[Texto del documento]
====

Al tiempo que prosiguen
los forcejeos y los acuerdos entre guerreros, es necesario que la sociedad se
apropie de la iniciativa y explore en el territorio los sentidos reales de esa
paz posible. Y es deber de los bandos que dialogan permitir que las comunidades
asuman ese momento de acción y de creatividad.
William Opsina / El Espectador
Nietzsche escribió que
es más fácil romper una piedra que una palabra. Pero hay palabras que no
necesitamos romper sino abrir, para que nos revelen todo lo que contienen.
En las guerras primero
se intenta obtener la victoria por las armas. Cuando no se puede, se hace lo
posible por triunfar a través de los códigos. Y cuando tampoco es posible ese triunfo
jurídico, llega la hora de la política.
La política ya no
representa el poder de la fuerza ni de las normas, sino la voluntad de los
poderes que hacen la guerra y de los pueblos que la padecen. Quizá declarar una
guerra no dependa de la voluntad, pero terminarla definitivamente sí.
Y en ese momento final
no están a la vista sólo los intereses de los bandos en pugna sino el peso de
las ofensas, el balance siempre atroz de los hechos y sus consecuencias. Llega
un momento en que se hace evidente que la guerra no ofrece beneficios ni
esperanzas para nadie, que incluso a sus protagonistas les conviene más la paz.
Y aún así no basta esa
comprensión: hay una fuerza de la costumbre, una inercia, un hábito de la
atrocidad que suelen ser barreras muy difíciles de remover. A menudo los
guerreros ya no conciben cómo sería una paz posible, a menudo la sociedad
entera se ha ido habituando a la desconfianza y a la discordia.

====

[Sección de datos]
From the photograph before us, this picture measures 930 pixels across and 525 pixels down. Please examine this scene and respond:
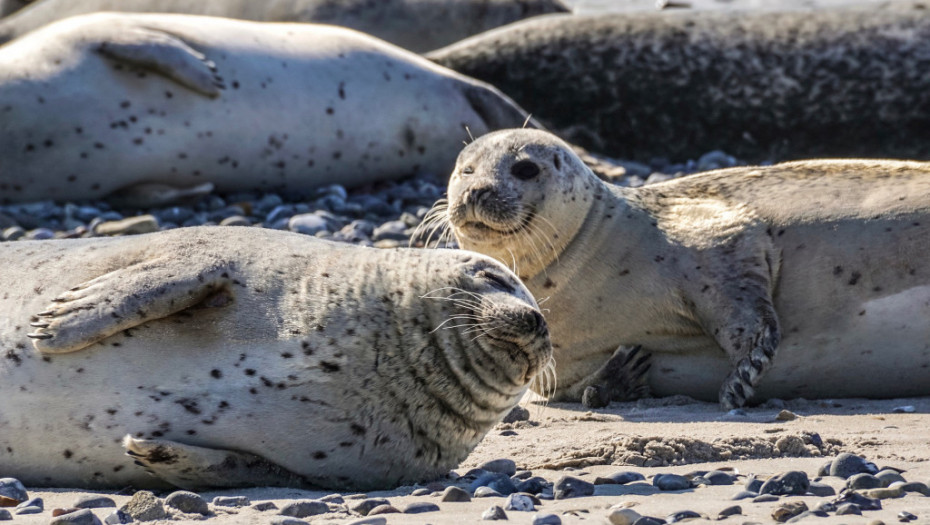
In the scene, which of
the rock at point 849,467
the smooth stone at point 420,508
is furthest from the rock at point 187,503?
the rock at point 849,467

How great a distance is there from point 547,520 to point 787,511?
0.48 meters

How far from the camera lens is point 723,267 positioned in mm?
5219

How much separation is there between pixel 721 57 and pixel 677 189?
435 cm

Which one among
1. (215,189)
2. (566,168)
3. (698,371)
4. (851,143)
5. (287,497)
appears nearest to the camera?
(287,497)

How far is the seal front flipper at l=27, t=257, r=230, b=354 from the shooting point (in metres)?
3.59

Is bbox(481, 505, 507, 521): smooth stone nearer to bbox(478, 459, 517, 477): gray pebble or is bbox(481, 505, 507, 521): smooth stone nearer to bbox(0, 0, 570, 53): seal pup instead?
bbox(478, 459, 517, 477): gray pebble

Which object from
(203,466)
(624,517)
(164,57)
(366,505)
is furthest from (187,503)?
(164,57)

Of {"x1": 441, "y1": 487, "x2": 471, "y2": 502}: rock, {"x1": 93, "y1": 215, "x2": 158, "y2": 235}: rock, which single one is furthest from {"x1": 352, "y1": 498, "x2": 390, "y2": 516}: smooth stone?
{"x1": 93, "y1": 215, "x2": 158, "y2": 235}: rock

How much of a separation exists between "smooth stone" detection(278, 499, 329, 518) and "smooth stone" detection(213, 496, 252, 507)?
0.16 metres

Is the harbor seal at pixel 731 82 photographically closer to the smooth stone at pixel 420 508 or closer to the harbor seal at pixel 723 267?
the harbor seal at pixel 723 267

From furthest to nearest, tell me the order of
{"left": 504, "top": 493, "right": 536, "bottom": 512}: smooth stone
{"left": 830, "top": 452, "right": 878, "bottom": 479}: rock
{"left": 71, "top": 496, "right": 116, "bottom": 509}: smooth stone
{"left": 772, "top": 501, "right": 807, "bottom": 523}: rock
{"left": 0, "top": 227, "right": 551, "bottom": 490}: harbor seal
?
{"left": 0, "top": 227, "right": 551, "bottom": 490}: harbor seal < {"left": 830, "top": 452, "right": 878, "bottom": 479}: rock < {"left": 71, "top": 496, "right": 116, "bottom": 509}: smooth stone < {"left": 504, "top": 493, "right": 536, "bottom": 512}: smooth stone < {"left": 772, "top": 501, "right": 807, "bottom": 523}: rock

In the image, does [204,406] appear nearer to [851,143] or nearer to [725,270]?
[725,270]

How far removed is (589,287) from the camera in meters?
5.43

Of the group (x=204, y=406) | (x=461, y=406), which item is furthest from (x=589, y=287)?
(x=204, y=406)
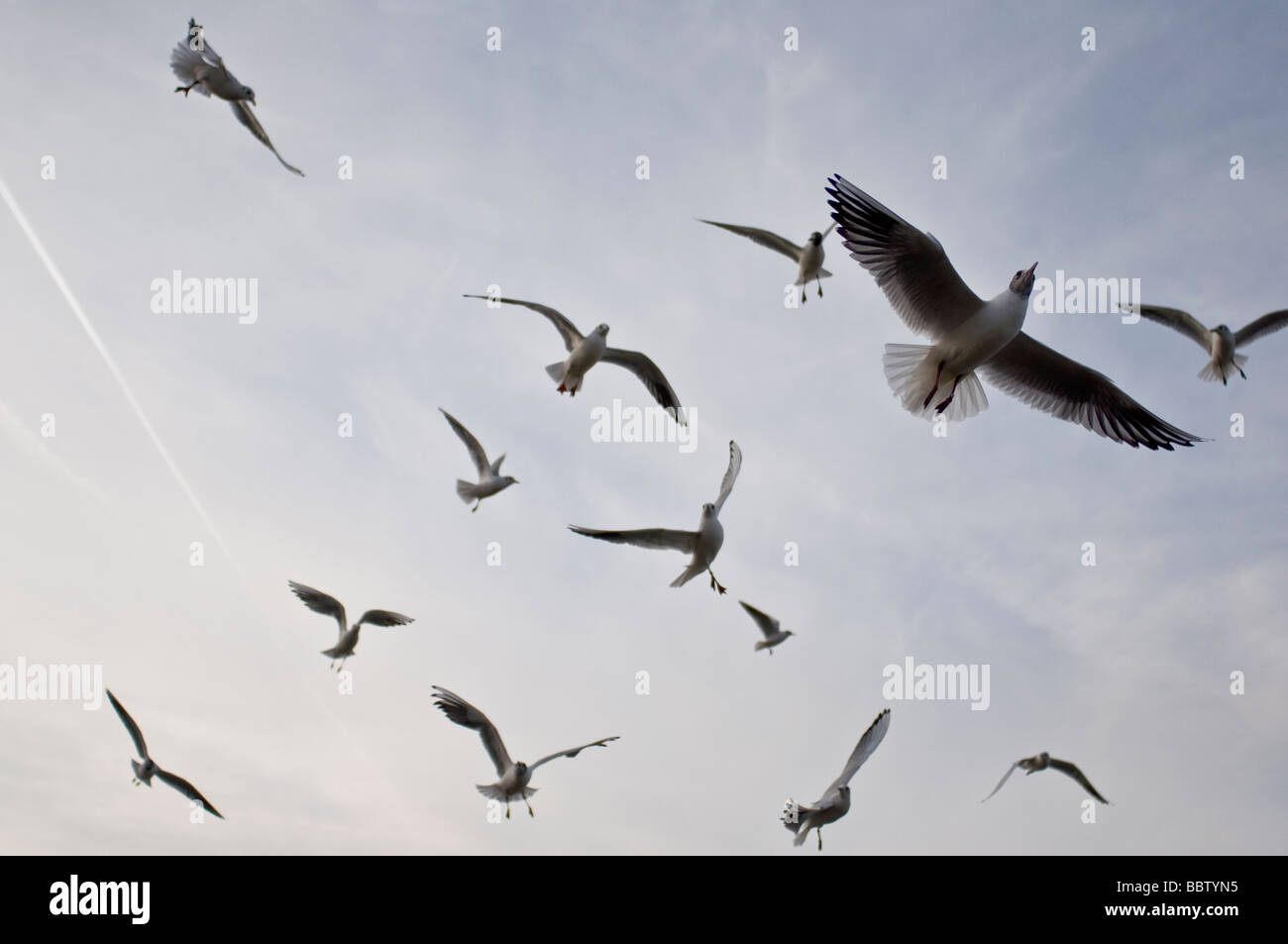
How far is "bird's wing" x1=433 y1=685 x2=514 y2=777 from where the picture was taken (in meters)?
9.62

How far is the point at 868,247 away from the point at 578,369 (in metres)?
3.87

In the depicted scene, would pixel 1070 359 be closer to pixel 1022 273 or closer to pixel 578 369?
pixel 1022 273

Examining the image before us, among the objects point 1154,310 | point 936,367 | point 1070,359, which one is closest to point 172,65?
point 936,367

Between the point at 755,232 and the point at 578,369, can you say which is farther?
the point at 755,232

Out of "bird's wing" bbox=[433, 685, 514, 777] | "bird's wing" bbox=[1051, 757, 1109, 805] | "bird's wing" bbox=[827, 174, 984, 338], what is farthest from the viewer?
"bird's wing" bbox=[1051, 757, 1109, 805]

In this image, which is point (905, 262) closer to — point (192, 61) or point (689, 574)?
point (689, 574)

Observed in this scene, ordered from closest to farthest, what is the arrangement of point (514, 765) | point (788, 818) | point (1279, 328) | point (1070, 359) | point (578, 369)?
point (1070, 359)
point (788, 818)
point (514, 765)
point (578, 369)
point (1279, 328)

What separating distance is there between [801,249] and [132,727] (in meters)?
8.28

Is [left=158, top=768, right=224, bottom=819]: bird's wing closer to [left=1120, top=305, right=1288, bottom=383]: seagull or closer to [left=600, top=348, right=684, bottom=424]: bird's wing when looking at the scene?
[left=600, top=348, right=684, bottom=424]: bird's wing

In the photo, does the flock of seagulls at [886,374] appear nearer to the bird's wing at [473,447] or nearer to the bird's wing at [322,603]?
the bird's wing at [322,603]

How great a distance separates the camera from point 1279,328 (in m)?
12.3

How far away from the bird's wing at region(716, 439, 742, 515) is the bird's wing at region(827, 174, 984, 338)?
6.69ft

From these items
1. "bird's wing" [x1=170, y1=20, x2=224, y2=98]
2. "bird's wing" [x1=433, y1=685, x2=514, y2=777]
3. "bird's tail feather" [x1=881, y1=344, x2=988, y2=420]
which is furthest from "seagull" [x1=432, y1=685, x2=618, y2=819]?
"bird's wing" [x1=170, y1=20, x2=224, y2=98]

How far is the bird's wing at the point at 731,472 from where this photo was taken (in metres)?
8.81
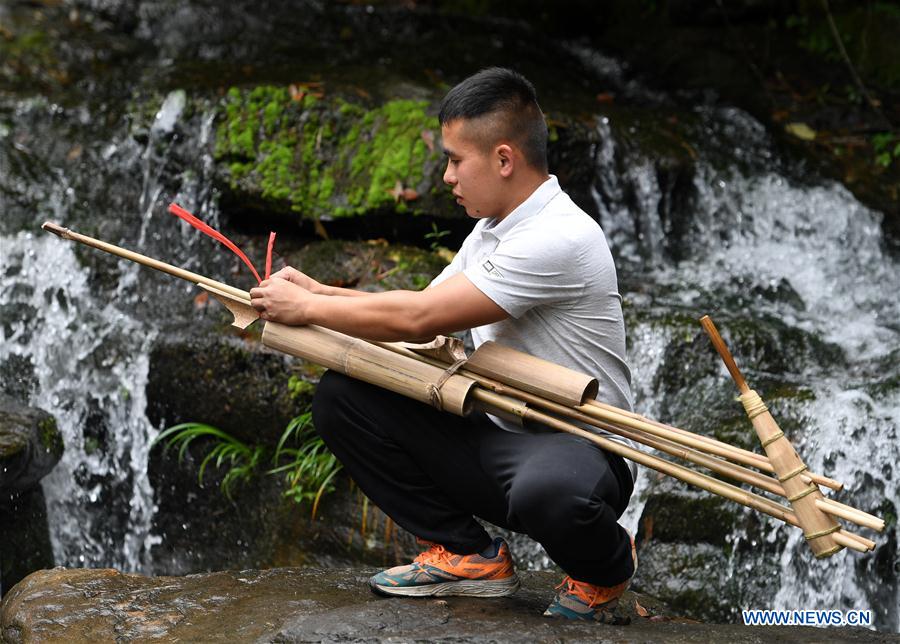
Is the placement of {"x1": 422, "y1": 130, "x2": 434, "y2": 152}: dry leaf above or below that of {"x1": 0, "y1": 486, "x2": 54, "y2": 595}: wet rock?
above

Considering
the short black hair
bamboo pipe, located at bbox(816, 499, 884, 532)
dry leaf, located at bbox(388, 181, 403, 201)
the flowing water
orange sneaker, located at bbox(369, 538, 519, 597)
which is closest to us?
bamboo pipe, located at bbox(816, 499, 884, 532)

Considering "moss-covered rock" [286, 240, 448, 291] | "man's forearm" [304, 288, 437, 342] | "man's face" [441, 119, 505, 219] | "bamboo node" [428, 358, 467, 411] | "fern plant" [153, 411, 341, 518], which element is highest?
"man's face" [441, 119, 505, 219]

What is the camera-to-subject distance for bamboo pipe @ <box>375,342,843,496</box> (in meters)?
2.86

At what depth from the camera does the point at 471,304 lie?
3.02 metres

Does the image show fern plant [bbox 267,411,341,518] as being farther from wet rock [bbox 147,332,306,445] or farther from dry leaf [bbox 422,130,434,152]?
dry leaf [bbox 422,130,434,152]

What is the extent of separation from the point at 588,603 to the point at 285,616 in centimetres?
91

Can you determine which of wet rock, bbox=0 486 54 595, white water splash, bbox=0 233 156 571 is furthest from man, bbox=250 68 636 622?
white water splash, bbox=0 233 156 571

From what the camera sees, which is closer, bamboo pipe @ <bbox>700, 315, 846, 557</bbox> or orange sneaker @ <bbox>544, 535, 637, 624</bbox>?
bamboo pipe @ <bbox>700, 315, 846, 557</bbox>

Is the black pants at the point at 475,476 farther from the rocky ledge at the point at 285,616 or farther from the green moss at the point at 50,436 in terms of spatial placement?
the green moss at the point at 50,436

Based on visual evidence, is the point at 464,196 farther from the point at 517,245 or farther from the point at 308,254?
the point at 308,254

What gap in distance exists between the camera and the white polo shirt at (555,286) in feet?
9.86

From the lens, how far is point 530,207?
3131 mm

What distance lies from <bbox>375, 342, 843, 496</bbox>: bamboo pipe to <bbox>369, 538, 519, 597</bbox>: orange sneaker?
0.60 m

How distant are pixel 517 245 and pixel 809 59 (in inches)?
241
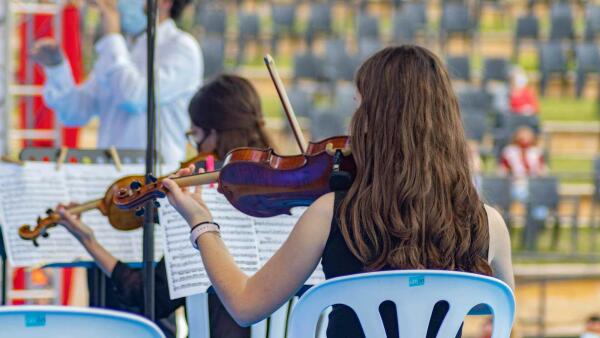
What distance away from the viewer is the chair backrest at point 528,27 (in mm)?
13219

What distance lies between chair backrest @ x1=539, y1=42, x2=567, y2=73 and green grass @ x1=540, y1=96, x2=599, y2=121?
395 mm

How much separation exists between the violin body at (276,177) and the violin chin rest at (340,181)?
1.9 inches

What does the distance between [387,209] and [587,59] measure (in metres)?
10.8

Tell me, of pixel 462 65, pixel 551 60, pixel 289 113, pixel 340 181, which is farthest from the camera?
pixel 551 60

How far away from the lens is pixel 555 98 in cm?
1309

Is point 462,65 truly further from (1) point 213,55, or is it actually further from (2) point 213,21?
(2) point 213,21

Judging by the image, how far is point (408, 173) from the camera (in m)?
2.19

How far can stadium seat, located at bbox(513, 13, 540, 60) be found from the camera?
13227 millimetres

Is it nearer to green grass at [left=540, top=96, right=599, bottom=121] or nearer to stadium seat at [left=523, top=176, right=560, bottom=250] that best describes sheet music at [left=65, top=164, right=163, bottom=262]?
stadium seat at [left=523, top=176, right=560, bottom=250]

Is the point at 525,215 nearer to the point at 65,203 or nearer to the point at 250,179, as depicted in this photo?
the point at 65,203

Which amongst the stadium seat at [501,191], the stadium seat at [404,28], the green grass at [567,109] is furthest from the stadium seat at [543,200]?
the stadium seat at [404,28]

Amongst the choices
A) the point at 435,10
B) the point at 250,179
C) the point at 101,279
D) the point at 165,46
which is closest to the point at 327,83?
the point at 435,10

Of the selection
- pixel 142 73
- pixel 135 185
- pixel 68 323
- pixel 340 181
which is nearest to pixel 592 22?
pixel 142 73

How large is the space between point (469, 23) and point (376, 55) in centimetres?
1124
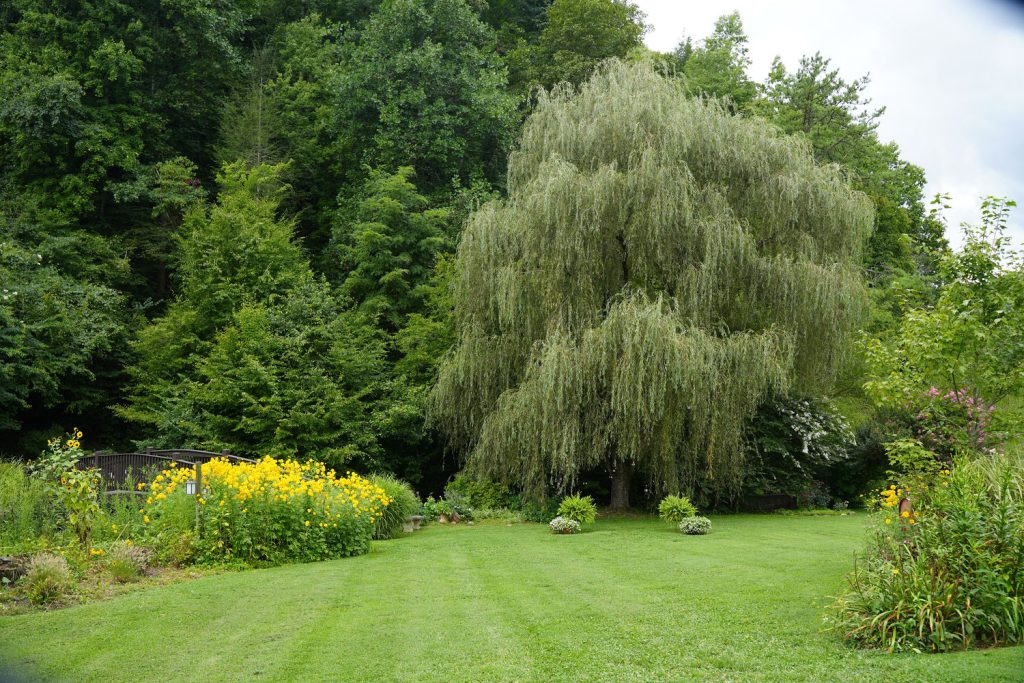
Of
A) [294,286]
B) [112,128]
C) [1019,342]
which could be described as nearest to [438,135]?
[294,286]

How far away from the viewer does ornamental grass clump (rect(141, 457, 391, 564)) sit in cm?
1056

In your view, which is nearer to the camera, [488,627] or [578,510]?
[488,627]

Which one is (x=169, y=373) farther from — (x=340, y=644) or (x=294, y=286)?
(x=340, y=644)

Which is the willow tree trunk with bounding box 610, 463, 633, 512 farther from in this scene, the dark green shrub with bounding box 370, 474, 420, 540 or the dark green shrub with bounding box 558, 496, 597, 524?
the dark green shrub with bounding box 370, 474, 420, 540

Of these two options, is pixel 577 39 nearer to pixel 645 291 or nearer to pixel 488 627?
pixel 645 291

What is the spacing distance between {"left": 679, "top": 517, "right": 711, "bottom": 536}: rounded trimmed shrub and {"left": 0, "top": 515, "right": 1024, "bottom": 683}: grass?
2792mm

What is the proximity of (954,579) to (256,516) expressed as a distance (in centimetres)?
808

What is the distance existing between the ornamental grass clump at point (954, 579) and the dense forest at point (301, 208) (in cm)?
877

====

[Las tareas]
**a)** Enumera las barreras muy difíciles de remover que, según el texto sobre la guerra y la paz, impiden que baste la comprensión de que la paz conviene más.
**b)** Prosigue el texto sobre la guerra y la paz a partir de su última oración.

[Conjunto de respuestas]
**a)**
- una fuerza de la costumbre
- una inercia
- un hábito de la atrocidad

**b)**
Descubrimos que hemos
encerrado amplios y complejos fenómenos en la concha de tortuga de una palabra,
y la paz es una de esas palabras que parecen compendiarlo todo pero que no
abren su significado. Llega la hora, si no de romper la palabra, al menos de
abrirla, porque la sociedad no puede seguir esperando y tiene que darse una
suerte de degustación previa de esa paz posible. Reconciliación, convivencia,
confianza, perdón, reparación, oportunidades, solidaridad, fraternidad, tienen
que dejar de ser posibilidades abstractas para convertirse en hechos.
Al tiempo que prosiguen
los forcejeos y los acuerdos entre guerreros, es necesario que la sociedad se
apropie de la iniciativa y explore en el territorio los sentidos reales de esa
paz posible. Y es deber de los bandos que dialogan permitir que las comunidades
asuman ese momento de acción y de creatividad. Miles de iniciativas pacíficas
que intentaron por décadas prosperar en el frustrante escenario del peligro y
de la desconfianza, miles de proyectos productivos, de empresas solidarias, de
iniciativas culturales, de aventuras de exploración y reconocimiento del
territorio, de encuentros entre regiones y culturas, todo merece por fin un
espacio de experimentación y de búsqueda.
Y sólo en ese sentido
podemos decir que la paz somos todos, cuando la paz pierde su sentido de mero
forcejeo entre fracciones del poder, de mero regateo entre los viejos
adversarios y se convierte en una liberación de la energía social pacífica y
creadora, en una alta exigencia de imaginación para la construcción de espacios
democráticos, nichos de dignidad y de esperanza, formas de la libertad y la
fraternidad.
La paz no puede ser
simplemente una generosa concesión entre guerreros, sino algo más profundo y
definitivo. Si los acuerdos entre poderes se abren camino, es porque existe una
necesidad imperiosa que brota de las fuerzas históricas, comunidades
silenciadas pero anhelantes, energías sociales marginadas, aventuras históricas
aplazadas, todo lo que un apreciado pensador nuestro llamó la modernidad
postergada.
Y es toda la sociedad,
pero en primer lugar sus jóvenes, quienes no pueden aplazar más la construcción
de sus sueños, la orientación de su energía impaciente y la invención de otra
manera de habitar en los territorios.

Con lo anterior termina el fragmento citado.